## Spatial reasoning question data
_____

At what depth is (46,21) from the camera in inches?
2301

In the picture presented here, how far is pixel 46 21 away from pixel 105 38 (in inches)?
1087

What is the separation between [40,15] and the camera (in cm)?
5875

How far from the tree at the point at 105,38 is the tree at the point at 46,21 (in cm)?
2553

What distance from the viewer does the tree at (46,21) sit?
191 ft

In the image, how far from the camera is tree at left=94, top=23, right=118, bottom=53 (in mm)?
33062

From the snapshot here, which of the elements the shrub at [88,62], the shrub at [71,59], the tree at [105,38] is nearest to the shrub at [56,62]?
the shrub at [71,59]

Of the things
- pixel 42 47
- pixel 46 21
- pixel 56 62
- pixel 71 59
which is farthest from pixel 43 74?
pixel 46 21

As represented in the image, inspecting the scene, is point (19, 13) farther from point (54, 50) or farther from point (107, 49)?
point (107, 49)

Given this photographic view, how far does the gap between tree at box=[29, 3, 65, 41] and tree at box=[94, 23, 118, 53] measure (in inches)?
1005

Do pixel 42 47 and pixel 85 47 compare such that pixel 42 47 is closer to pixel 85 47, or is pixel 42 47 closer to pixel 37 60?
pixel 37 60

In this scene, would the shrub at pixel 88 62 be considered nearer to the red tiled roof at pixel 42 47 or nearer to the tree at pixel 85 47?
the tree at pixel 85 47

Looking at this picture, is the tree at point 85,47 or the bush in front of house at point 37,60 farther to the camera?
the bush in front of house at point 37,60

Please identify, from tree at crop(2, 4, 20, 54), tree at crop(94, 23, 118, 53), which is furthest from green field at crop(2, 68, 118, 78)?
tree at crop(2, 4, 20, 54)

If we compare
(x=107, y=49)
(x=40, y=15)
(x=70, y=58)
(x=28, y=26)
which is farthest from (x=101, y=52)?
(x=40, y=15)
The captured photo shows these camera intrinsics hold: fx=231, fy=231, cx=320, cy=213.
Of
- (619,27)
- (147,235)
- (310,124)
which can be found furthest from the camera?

_____

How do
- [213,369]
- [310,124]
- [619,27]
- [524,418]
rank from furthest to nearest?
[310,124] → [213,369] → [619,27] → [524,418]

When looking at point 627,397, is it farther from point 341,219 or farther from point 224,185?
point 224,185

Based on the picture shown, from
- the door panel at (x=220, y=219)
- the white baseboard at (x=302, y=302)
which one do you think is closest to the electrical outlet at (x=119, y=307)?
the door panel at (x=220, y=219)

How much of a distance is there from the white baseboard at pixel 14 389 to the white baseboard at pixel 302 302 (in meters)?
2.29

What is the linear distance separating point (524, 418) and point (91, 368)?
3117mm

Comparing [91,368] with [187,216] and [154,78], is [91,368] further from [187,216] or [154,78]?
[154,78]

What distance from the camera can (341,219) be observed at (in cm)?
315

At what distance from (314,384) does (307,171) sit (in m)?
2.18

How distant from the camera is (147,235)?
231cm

_____

## WHAT IS REQUIRED
Begin at the line that contains "Please identify, from" and stop after the line that contains "which can be found furthest from the camera?", then give those lines again with "camera" changed to "viewer" and nothing else altered.

## SOLUTION TO THE EXERCISE
Please identify, from tree at crop(2, 4, 20, 54), tree at crop(94, 23, 118, 53), which is furthest from green field at crop(2, 68, 118, 78)?
tree at crop(2, 4, 20, 54)

If we compare
(x=107, y=49)
(x=40, y=15)
(x=70, y=58)
(x=28, y=26)
which is farthest from (x=101, y=52)?
(x=40, y=15)
The captured photo shows these viewer intrinsics hold: fx=231, fy=231, cx=320, cy=213.
Of
- (619,27)
- (147,235)
- (310,124)
which can be found furthest from the viewer?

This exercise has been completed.